PROMPT: Write out the whole skin cancer statistics text below word for word, with no changes.

PROVIDED PASSAGE:

Skin Cancer Statistics
• According to figures published by Cancer Research UK in 2011:
o It is estimated that around 100,000 new cases of skin cancer are diagnosed in the UK annually, making it the most common type of cancer;
o In 2008, more than 11,760 people in the UK were diagnosed with melanoma, which represents a quadrupling of the disease’s incidence since the 1970s;
o The majority of cases of skin cancer are preventable;
o The main cause of skin cancer is too much UK light from the sun or sunbeds;
o In 2008, over 2500 people in the UK died from skin cancer and there is evidence that this figure will continue to rise as young people who have experienced sun damage through over-exposure to the sun and sunbeds have an increased chance of developing skin cancer later on in life;
o Melanoma is now the second most common cancer in young adults, aged between 15 and 34, while almost one third of all cases occur in people under-50.
MP Awareness of Skin Cancer
• A survey of MPs conducted by ComRes for the Melanoma Taskforce indicated that concern about skin cancer is common within the House of Commons, with a majority of MPs (67%) either having been concerned themselves about a mole or having a family member who has been concerned.
• The survey indicated however, that there is considerable uncertainty among MPs about the incidence and mortality rates from skin cancer and more than two in five (41%) MPs admit that their knowledge of the disease is ‘limited’ or ‘non-existent’.
• ComRes surveyed 156 MPs by self-completion postal and online questionnaires between 6th and 24th May 2011. Data was weighted to reflect the exact composition of the House of Commons.

Collected data:
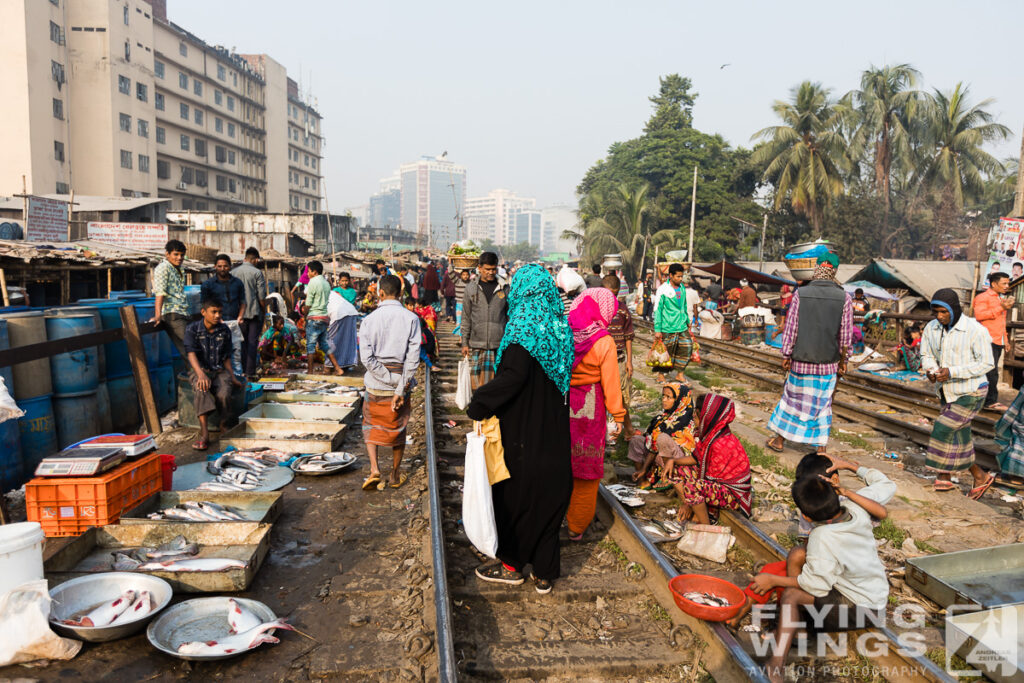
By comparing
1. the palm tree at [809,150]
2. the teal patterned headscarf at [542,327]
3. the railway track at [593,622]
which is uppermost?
the palm tree at [809,150]

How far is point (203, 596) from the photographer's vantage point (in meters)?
4.09

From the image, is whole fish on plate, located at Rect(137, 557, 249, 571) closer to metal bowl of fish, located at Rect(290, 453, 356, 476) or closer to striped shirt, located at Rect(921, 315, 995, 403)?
metal bowl of fish, located at Rect(290, 453, 356, 476)

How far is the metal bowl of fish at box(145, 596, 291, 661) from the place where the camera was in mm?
3384

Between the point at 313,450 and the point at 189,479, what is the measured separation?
1.37 m

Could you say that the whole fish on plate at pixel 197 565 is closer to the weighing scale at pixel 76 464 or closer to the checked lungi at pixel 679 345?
the weighing scale at pixel 76 464

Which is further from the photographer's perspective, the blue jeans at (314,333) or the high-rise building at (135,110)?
the high-rise building at (135,110)

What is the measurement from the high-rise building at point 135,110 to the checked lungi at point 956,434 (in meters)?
47.3

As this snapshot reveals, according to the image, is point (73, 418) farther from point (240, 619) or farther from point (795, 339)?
point (795, 339)

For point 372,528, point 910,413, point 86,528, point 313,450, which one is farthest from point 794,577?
point 910,413

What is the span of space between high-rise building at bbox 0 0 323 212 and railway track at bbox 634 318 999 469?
43.0 meters

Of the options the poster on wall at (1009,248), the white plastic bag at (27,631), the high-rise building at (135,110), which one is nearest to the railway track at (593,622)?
the white plastic bag at (27,631)

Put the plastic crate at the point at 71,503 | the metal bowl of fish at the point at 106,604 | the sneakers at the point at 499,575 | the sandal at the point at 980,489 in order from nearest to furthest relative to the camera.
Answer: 1. the metal bowl of fish at the point at 106,604
2. the sneakers at the point at 499,575
3. the plastic crate at the point at 71,503
4. the sandal at the point at 980,489

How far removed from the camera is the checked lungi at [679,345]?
31.1ft

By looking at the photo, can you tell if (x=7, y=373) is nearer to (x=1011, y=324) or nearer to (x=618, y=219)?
(x=1011, y=324)
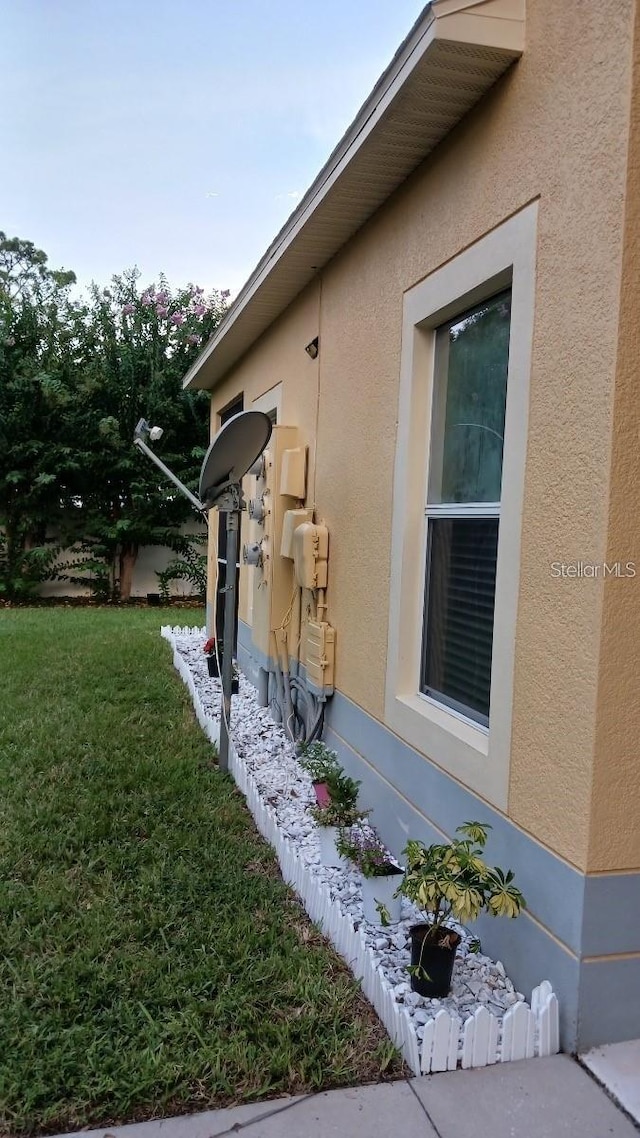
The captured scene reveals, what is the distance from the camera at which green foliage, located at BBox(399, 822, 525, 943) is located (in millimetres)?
2186

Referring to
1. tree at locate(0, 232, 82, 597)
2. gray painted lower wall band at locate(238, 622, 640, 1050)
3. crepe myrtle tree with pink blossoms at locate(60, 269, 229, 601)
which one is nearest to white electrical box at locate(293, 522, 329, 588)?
gray painted lower wall band at locate(238, 622, 640, 1050)

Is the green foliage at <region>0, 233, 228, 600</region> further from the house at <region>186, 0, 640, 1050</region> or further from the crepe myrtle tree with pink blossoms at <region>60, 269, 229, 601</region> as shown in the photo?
the house at <region>186, 0, 640, 1050</region>

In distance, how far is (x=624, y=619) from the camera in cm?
208

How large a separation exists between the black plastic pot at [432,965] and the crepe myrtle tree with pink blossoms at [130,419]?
11.9m

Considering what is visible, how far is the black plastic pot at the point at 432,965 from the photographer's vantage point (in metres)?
2.33

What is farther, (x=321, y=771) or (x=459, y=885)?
(x=321, y=771)

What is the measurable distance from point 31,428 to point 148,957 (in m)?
12.2

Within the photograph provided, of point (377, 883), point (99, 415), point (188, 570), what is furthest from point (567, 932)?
point (99, 415)

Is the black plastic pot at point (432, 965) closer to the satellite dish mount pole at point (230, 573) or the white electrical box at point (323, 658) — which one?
the white electrical box at point (323, 658)

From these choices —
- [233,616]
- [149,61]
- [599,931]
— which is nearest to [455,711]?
[599,931]

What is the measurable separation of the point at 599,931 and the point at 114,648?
7.41m

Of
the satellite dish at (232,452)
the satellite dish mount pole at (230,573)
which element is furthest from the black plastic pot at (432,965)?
the satellite dish at (232,452)

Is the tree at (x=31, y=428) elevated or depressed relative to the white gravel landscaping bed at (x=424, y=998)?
elevated

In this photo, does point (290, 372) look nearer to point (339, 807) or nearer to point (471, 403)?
point (471, 403)
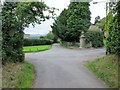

OUTPUT OF THE EXERCISE:
Skin Cancer Statistics
• According to figures published by Cancer Research UK in 2011:
o It is estimated that around 100,000 new cases of skin cancer are diagnosed in the UK annually, making it the most common type of cancer;
o In 2008, more than 11,760 people in the UK were diagnosed with melanoma, which represents a quadrupling of the disease’s incidence since the 1970s;
o The majority of cases of skin cancer are preventable;
o The main cause of skin cancer is too much UK light from the sun or sunbeds;
o In 2008, over 2500 people in the UK died from skin cancer and there is evidence that this figure will continue to rise as young people who have experienced sun damage through over-exposure to the sun and sunbeds have an increased chance of developing skin cancer later on in life;
o Melanoma is now the second most common cancer in young adults, aged between 15 and 34, while almost one third of all cases occur in people under-50.
MP Awareness of Skin Cancer
• A survey of MPs conducted by ComRes for the Melanoma Taskforce indicated that concern about skin cancer is common within the House of Commons, with a majority of MPs (67%) either having been concerned themselves about a mole or having a family member who has been concerned.
• The survey indicated however, that there is considerable uncertainty among MPs about the incidence and mortality rates from skin cancer and more than two in five (41%) MPs admit that their knowledge of the disease is ‘limited’ or ‘non-existent’.
• ComRes surveyed 156 MPs by self-completion postal and online questionnaires between 6th and 24th May 2011. Data was weighted to reflect the exact composition of the House of Commons.